PROBLEM DETAILS: Lines with the word "shop" are the answer; copy each of them from the data below.

━━━━━━━━━━━━━━━━━━━━

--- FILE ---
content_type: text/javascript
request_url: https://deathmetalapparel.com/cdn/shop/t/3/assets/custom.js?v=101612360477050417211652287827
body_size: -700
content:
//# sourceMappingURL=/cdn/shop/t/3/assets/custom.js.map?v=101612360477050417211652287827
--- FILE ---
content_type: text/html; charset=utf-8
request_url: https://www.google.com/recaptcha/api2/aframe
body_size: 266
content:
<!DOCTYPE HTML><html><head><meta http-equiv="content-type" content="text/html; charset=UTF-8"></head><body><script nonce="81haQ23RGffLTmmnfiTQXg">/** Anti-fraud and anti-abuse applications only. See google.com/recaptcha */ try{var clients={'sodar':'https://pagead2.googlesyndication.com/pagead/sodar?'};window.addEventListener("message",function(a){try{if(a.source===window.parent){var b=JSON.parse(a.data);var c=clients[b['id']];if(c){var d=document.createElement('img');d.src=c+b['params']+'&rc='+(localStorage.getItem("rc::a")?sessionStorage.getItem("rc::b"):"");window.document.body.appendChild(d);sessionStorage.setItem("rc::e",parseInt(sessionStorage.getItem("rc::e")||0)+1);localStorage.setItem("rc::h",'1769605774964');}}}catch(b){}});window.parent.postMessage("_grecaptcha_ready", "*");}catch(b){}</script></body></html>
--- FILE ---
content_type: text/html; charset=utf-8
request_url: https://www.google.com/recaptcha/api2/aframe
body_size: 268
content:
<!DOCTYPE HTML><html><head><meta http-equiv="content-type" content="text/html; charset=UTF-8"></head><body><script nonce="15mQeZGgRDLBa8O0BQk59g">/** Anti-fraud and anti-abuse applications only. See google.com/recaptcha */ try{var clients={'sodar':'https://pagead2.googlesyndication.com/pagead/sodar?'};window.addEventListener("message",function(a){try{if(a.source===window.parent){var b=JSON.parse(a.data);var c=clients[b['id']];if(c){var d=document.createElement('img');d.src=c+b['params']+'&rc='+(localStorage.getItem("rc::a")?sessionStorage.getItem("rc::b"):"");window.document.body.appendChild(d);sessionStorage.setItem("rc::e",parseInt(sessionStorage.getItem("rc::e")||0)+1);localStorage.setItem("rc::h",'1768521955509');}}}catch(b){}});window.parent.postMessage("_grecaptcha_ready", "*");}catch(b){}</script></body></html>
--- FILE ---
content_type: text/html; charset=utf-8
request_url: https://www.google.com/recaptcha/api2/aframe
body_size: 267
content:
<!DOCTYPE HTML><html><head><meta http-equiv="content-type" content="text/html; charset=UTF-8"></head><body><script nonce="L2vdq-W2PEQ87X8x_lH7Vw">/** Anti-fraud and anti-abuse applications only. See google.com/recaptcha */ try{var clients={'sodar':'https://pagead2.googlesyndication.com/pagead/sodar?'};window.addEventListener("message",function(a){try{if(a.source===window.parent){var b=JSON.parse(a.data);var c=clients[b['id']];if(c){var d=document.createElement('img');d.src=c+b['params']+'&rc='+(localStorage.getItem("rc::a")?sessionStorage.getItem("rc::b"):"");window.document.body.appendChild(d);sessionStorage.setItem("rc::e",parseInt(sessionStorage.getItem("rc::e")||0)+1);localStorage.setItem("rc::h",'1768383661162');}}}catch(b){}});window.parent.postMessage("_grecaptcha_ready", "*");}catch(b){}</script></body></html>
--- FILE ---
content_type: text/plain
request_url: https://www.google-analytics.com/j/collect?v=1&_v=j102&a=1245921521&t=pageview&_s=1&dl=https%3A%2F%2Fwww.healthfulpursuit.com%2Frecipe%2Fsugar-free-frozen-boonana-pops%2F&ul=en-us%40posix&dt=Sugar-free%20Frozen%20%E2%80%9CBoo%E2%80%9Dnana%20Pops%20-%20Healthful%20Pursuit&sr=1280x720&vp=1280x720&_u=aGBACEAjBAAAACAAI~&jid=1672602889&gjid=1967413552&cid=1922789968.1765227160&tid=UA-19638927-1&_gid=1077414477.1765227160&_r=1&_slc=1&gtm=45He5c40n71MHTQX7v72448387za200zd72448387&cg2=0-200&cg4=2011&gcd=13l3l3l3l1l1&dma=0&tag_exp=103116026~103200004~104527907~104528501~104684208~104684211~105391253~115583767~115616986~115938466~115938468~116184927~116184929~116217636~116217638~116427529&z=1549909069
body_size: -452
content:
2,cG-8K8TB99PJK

━━━━━━━━━━━━━━━━━━━━

EXPECTED ANSWER:
request_url: https://deathmetalapparel.com/cdn/shop/t/3/assets/custom.js?v=101612360477050417211652287827
//# sourceMappingURL=/cdn/shop/t/3/assets/custom.js.map?v=101612360477050417211652287827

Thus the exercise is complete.